# Lab 11 Solution - Extended Exercises on Time Series Clustering

You are the Senior Data Scientist in a learning platform called LernTime. Your data science team built a data frame in which each row contains the aggregated features per student (calculated over the first 5 weeks of interactions) and the feature `dropout` indicates whether the student stopped using the platform (1) or not (0) before week 10.
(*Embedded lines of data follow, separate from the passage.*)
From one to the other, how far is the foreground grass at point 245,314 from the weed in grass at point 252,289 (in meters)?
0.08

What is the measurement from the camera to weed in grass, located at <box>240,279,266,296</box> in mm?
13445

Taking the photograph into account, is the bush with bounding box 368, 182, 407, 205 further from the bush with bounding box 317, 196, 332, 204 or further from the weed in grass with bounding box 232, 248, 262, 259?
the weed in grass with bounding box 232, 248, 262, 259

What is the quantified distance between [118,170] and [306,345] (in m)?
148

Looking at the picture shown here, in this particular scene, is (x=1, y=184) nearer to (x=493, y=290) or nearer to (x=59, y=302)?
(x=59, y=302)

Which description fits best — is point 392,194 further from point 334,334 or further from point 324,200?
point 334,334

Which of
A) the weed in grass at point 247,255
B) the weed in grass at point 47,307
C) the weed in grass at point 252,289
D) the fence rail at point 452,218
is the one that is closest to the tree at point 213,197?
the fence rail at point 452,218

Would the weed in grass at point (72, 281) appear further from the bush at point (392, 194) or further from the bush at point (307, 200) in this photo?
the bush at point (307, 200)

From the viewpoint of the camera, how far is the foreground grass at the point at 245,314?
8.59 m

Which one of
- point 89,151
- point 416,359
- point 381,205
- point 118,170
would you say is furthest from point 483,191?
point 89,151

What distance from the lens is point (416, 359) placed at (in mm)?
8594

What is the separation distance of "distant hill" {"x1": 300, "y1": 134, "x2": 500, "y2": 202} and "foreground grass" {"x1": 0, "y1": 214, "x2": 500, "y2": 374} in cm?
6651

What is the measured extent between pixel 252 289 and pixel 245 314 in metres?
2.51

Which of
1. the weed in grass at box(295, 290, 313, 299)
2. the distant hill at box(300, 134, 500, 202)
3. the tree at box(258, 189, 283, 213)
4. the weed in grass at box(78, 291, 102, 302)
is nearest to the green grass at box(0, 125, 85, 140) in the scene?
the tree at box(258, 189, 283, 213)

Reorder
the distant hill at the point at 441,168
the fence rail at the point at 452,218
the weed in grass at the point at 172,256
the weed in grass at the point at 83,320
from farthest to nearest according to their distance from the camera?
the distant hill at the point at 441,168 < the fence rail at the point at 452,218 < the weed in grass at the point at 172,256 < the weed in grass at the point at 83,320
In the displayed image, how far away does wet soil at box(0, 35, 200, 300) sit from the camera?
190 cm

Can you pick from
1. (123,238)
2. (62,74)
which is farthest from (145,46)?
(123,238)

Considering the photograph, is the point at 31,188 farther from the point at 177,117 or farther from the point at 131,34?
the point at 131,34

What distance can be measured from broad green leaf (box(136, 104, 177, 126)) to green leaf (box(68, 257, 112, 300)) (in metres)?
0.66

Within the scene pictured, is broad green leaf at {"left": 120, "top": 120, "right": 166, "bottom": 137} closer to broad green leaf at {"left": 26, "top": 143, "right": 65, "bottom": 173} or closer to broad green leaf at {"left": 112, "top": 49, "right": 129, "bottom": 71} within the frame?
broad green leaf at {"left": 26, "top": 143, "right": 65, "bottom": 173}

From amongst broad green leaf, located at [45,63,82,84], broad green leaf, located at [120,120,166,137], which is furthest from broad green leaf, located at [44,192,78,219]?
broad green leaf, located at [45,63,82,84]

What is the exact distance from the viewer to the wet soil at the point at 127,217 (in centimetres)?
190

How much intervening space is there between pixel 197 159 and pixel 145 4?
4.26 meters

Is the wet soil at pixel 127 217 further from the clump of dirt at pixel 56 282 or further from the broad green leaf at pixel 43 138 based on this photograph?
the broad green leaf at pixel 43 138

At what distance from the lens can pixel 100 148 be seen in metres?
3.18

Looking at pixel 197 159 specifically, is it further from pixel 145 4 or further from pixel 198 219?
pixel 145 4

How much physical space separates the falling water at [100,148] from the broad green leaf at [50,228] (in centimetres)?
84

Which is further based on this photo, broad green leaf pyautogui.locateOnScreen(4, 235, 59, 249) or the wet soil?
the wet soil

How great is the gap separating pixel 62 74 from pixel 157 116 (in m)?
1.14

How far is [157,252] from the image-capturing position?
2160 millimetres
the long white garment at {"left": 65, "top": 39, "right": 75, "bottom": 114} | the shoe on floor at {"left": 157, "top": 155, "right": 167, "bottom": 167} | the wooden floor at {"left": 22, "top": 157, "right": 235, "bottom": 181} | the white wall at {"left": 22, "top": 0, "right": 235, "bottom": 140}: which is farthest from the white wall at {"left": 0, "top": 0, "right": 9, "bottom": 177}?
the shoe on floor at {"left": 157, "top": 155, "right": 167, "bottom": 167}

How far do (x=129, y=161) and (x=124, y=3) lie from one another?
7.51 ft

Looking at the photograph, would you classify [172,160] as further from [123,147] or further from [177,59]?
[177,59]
The dataframe is in the file `lerntime.csv` and contains the following features:
- `video_time`: total video time (in minutes) 
- `num_sessions` total number of sessions
- `num_quizzes`: total number of quizzes attempts
- `reading_time`: total theory reading time
- `previous_knowledge`: standardized previous knowledge
- `browser_speed`: standardized browser speed
- `device`:  whether the student logged in using a smartphone (1) or a computer (-1)
- `topics`: the topics covered by the user
- `education`: current level of education (0: middle school, 1: high school, 2: bachelor, 3: master, 4: Ph.D.).
- `dropout`: whether the student stopped using the platform (1) or not (0) before week 5.

In [None]:
import pandas as pd

import numpy as np
from scipy import linalg

from sklearn.metrics import silhouette_score
from sklearn.neighbors import kneighbors_graph
from sklearn.metrics.pairwise import pairwise_kernels
from sklearn.manifold import spectral_embedding
from scipy.sparse.csgraph import laplacian
from sklearn.cluster import KMeans
from scipy.spatial.distance import pdist, squareform

# Data directory
DATA_DIR = "./../../data/"

In [None]:
df = pd.read_csv(f'{DATA_DIR}/lerntime_dropout.csv')

In [None]:
df.head()

You decide to explore the different type of users. You want to use your knowledge from your ML4BD course and decide to cluster using Spectral Clustering. 
In the course, you learnt different ways of constructing the similarity graph, yielding the adjacency matrix serving as an input to the Spectral Clustering. 
Based on your in-depth exploration of the data, you decide to construct the similarity graph as a  *k-nearest neighbor graph*.

Your tasks are to:

a) Write a function to compute the k-nearest neighbor graph.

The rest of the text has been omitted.